To fully exploit the potential of CDI in the reflection geometry for high resolution imaging we have to increase the NA of this system, i.e. we have to bring the detector closer to the sample. For placing the detector 10cm away from the sample, the NA will be around 0.3, suggesting a spatial resolution of around 200nm. However, the higher NA requires a more careful remapping of the momentum transfer. For the given geometry we must calculate the momentum transfer as shown in Fig. 6(a). For a higher NA we expect for the ${q}_{x}$ momentum transfer a substantial bending of equi-color lines in the contour plot, which can easily be corrected by a horizontal shifting of the pixels, i.e. the equi-color must be straight and parallel lines similar as in Fig. 6(a). Such a correction can be easily implemented in the reconstruction algorithms. For real world application the exposure time should be further reduced, i.e. the flux on the target must be increased. One way to increase the flux is illumination with the full HHG spectrum rather than a single harmonic [22], though it still remains an open question whether the currently applied reconstruction works also for spatially complex objects such as biologic specimen. More straightforward is a reduction of the exposure time by replacing the kHz laser source by the recently demonstrated few cycle laser sources with MHz repetition rate [23].
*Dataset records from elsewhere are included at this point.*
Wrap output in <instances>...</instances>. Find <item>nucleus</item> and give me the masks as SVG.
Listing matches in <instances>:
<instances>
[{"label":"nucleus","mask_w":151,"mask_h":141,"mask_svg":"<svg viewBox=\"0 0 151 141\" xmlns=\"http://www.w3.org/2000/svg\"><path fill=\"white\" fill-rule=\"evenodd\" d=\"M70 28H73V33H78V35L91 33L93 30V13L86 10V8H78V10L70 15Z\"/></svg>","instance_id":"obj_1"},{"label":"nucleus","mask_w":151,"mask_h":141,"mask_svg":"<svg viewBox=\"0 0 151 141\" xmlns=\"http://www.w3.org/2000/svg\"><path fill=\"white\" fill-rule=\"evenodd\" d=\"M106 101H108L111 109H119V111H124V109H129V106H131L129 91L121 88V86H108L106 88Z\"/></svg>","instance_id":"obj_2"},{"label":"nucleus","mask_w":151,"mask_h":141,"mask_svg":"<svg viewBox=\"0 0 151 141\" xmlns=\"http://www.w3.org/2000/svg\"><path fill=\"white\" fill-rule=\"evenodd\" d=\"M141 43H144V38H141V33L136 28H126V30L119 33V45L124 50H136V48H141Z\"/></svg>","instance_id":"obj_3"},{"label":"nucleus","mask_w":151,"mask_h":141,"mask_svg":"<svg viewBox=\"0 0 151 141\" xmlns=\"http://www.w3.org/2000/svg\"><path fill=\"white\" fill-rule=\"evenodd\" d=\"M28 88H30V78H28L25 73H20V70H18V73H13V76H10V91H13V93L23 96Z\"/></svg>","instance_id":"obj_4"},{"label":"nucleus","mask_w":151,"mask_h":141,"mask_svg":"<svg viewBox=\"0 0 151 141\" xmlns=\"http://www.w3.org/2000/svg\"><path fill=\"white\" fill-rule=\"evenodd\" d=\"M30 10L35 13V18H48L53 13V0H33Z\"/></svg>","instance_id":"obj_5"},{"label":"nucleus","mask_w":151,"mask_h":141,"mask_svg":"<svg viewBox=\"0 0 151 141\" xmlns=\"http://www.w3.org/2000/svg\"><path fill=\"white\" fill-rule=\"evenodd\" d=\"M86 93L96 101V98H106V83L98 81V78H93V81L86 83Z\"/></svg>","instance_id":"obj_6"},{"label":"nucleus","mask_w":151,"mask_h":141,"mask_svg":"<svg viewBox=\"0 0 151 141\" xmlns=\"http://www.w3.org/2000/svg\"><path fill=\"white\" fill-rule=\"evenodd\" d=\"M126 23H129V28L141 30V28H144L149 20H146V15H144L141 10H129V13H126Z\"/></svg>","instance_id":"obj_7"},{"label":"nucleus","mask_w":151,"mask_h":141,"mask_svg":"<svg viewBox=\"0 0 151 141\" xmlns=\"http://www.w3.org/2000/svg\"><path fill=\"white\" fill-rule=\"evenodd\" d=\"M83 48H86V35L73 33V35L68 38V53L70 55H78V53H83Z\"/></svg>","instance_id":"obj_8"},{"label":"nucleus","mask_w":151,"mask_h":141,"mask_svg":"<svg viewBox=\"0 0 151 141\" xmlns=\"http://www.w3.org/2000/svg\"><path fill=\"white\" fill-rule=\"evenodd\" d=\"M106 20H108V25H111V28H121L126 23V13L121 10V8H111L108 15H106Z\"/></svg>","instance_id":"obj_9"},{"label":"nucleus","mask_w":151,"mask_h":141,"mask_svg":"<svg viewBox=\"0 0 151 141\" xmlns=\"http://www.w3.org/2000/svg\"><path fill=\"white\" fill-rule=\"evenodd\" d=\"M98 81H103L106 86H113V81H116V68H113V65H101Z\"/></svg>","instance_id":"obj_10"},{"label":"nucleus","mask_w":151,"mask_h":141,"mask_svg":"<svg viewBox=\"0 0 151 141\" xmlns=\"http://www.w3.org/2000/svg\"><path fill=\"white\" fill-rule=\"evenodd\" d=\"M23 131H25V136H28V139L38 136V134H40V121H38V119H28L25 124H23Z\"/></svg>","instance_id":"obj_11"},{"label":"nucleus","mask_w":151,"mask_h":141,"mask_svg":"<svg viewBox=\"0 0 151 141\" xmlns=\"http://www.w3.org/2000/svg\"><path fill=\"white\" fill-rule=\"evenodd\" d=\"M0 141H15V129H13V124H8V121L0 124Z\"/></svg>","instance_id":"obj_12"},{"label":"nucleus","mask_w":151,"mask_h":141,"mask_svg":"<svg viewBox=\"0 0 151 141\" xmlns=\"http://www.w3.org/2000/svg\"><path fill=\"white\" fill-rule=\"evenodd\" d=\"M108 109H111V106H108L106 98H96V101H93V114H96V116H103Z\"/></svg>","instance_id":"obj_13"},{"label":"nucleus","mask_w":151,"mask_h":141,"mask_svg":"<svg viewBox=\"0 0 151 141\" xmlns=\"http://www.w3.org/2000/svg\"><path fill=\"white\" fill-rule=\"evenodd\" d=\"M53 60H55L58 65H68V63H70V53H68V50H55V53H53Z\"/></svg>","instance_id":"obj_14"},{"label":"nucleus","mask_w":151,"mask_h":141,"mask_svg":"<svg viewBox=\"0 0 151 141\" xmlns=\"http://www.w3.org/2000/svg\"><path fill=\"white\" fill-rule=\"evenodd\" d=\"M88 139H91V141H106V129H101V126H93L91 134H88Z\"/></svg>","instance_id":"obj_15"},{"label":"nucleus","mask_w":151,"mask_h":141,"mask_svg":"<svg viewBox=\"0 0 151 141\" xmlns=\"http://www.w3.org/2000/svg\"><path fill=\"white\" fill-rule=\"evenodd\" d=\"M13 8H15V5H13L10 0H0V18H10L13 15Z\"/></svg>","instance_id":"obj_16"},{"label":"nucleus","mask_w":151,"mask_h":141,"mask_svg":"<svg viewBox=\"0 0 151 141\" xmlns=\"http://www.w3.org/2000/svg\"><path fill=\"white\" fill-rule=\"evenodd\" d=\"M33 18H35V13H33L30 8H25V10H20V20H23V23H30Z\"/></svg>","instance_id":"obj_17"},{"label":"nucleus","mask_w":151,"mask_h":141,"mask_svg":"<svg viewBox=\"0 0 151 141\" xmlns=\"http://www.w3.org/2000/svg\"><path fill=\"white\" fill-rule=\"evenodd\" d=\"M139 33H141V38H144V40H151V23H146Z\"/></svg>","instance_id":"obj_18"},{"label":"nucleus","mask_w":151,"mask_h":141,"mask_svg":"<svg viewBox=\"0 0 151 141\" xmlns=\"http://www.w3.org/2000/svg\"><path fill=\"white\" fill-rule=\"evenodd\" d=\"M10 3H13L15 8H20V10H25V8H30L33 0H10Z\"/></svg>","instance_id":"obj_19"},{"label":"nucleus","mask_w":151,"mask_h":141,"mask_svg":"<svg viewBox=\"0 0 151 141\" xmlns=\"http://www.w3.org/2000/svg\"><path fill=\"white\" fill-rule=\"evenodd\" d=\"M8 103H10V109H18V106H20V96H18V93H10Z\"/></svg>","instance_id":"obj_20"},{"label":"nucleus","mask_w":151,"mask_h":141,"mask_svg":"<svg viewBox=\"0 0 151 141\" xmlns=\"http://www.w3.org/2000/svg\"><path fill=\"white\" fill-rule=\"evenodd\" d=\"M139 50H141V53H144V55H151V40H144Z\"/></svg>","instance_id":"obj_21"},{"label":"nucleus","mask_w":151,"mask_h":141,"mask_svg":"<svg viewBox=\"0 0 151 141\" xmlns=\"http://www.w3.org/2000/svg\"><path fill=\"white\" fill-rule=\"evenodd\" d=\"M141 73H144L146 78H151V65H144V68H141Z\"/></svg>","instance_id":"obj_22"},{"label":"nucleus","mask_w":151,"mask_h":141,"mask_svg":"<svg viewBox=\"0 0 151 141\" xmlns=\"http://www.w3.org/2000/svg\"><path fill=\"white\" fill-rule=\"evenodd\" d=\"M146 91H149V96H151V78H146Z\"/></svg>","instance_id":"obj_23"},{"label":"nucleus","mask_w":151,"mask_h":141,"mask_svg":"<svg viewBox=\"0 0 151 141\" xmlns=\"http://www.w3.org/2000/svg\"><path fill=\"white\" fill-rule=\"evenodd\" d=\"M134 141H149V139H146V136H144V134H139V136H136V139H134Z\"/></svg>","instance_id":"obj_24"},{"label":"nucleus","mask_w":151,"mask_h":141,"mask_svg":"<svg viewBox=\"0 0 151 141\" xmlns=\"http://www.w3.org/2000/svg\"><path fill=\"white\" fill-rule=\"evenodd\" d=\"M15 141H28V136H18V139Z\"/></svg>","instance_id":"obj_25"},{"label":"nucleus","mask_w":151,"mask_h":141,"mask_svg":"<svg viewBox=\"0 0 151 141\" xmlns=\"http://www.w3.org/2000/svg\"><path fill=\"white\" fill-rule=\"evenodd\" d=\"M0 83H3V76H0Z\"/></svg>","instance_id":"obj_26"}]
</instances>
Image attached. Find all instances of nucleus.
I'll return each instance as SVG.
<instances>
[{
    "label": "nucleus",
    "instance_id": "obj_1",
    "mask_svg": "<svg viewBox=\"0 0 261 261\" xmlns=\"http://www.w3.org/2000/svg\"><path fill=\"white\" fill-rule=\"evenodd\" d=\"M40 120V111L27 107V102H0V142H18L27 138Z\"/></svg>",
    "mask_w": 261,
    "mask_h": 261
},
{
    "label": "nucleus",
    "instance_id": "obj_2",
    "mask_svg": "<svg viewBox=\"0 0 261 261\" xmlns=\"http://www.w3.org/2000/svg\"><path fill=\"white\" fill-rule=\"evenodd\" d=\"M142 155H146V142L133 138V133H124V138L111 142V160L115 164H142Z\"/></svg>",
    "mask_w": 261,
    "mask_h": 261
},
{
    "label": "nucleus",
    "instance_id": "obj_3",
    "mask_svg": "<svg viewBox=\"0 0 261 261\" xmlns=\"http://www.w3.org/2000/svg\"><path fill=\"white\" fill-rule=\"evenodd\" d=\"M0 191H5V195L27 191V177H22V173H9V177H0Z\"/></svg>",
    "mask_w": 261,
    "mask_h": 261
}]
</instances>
The CDI reflection geometry imposes many challenges on the reconstruction, but paves the way for applying it routinely to high resolution microscopy capable of imaging biologic specimens. The preparation of samples for the reflection geometry is very simple and consists of pipetting them onto a substrate only. Biologic samples in their natural environment are highly absorbing, so only with HHG sources in the water window we will be able to gain insight into cells. For longer wavelengths it will still be possible to study the morphology of specimens, i.e. their silhouette, which will also have a major impact on many branches of life science [24,25]. Together with a state-of-the-art laser driven HHG source the proposed setup has the potential to become a versatile tool for cell identification and classification in many laboratories for addressing scientific problems as well as for daily routine applications.

## Acknowledgments

The authors acknowledge funding by the Europäischer Fonds für regionale Entwicklung (EFRE).